Question

What is the mass of a baseball if the kinetic energy is 122 J when the baseball is thrown at 103 mph? (in grams)

A batter hits a pop fly, and the baseball reaches an altitude of 230 ft. If we assume that the ball was 3 ft. above home plate when hit by the batter, what is the ball's increase in potential energy? (in joules)

Answer 1

Kinetic energy of the base ball K.E.= 122J= 122X 10⁷ ergs . ( 1 J = 10⁷ ergs )

Velocity of the base ball, V=103 mph = 103 X 44.704 cm/s =4604.512cm/s. (1 mph = 44.704 cm/s)

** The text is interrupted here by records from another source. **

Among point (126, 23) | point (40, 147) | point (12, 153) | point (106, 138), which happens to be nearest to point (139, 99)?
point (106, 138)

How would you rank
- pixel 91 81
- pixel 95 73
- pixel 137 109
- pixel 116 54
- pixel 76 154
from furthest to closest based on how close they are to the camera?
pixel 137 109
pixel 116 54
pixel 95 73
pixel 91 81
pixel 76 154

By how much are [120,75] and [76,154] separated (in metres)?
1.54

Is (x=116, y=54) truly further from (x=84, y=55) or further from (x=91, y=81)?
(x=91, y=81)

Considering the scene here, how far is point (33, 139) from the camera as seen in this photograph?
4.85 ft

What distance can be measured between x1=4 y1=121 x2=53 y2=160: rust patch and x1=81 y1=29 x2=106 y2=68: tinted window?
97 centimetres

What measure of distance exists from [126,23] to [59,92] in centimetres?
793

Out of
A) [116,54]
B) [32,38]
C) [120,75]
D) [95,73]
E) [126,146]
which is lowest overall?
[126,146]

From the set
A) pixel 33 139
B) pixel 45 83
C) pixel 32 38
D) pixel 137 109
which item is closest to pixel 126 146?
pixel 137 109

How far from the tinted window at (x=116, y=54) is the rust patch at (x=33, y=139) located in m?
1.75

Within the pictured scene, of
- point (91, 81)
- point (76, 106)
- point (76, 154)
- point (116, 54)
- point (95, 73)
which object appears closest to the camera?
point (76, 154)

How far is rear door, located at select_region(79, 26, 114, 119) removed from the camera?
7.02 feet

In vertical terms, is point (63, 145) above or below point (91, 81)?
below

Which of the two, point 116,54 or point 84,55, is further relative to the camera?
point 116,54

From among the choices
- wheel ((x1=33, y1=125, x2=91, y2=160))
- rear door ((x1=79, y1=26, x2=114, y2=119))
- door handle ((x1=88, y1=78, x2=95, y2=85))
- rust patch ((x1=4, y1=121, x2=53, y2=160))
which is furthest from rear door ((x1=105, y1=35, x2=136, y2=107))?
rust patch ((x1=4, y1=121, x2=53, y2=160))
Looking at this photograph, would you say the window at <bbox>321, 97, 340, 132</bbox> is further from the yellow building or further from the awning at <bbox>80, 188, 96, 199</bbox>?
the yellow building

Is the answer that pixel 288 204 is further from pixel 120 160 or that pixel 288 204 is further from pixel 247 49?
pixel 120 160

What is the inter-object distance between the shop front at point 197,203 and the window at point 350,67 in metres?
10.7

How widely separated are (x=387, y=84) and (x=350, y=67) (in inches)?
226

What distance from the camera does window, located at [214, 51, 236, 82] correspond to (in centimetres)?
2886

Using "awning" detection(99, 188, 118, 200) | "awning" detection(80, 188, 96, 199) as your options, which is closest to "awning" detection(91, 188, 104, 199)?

We know that. K.E.= 1/2 mV²

122 X 10⁷ = 1/2 m (4604.513)²

m = (122 X 10⁷ X 2)/(4604.512)² = 115.086 gm.

Mass of the base ball, m= 115.086 gm= 115.086 X 10^-3 kg.

The acceleration due to gravity, g = 9.8 m/sec²

Initial position of the base ball, h₁ = 3 ft. = 3 X 0.305 m ( 1 ft = 0.305 m )

Initial P.E of the base ball, P.E₁ = m g h₁ = 115.086 X 10^-3 X 9.8 X 0.915 = 1.032 J

Final position of the base ball, h₂= 230 ft = 230 X 0.305 = 70.15 m

Final P.E. of the base ball, P.E₂ = m g h₂ = 115.086 X 10^-3 X 9.8 X 70.15 = 79.12 J

The increase in potential energy of the base ball = P.E₁ - P.E₂ = 79.12- 1.032 = 78.08 J.